* Task statement *
Please restate every line below exactly, without any pictures.

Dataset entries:
= = =

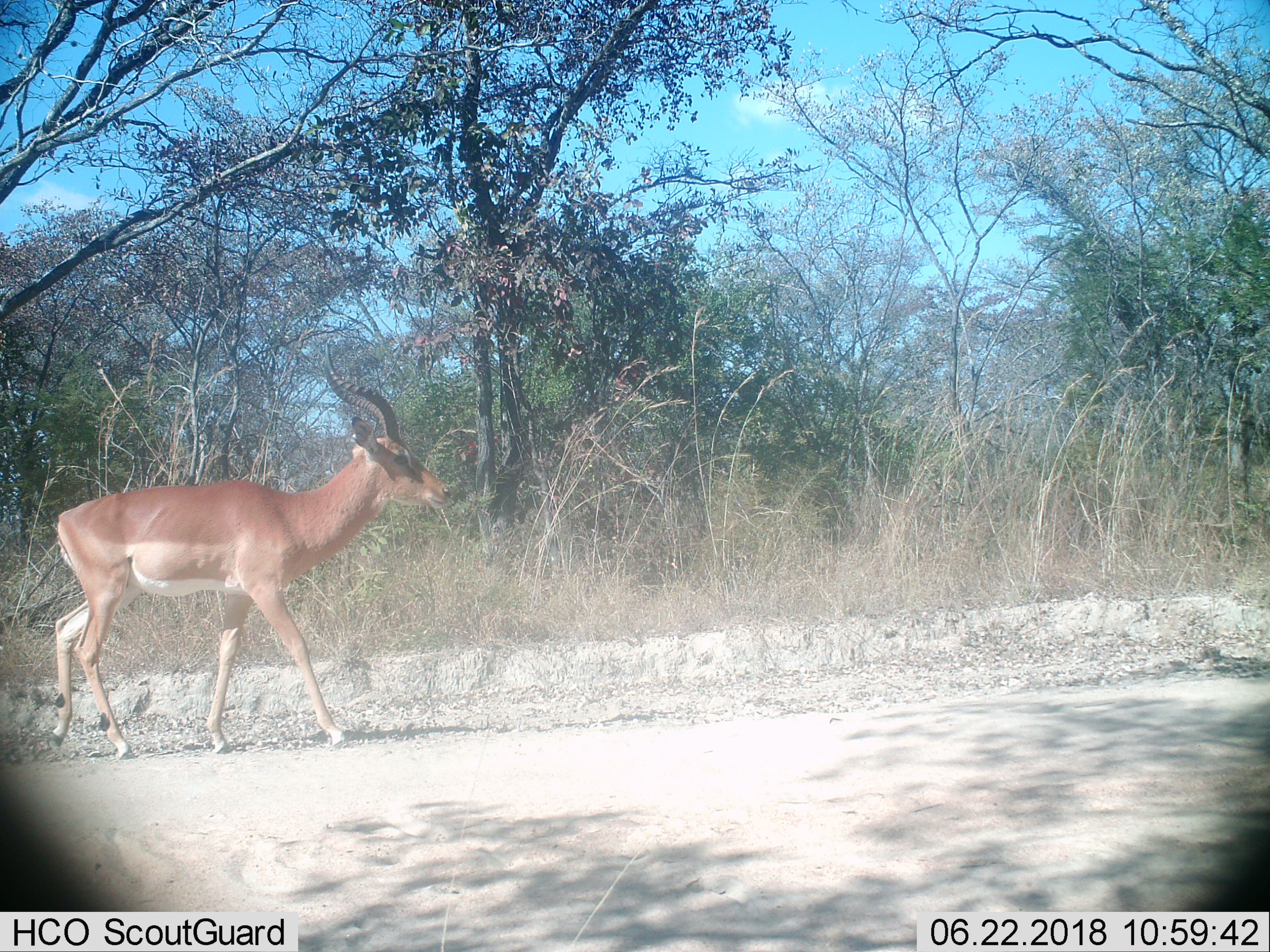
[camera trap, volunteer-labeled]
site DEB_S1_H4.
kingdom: Animalia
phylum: Chordata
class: Mammalia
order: Artiodactyla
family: Bovidae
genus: Aepyceros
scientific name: Aepyceros melampus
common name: impala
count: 1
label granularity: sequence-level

= = =

* The completed task *
[camera trap, volunteer-labeled]
site DEB_S1_H4.
kingdom: Animalia
phylum: Chordata
class: Mammalia
order: Artiodactyla
family: Bovidae
genus: Aepyceros
scientific name: Aepyceros melampus
common name: impala
count: 1
label granularity: sequence-level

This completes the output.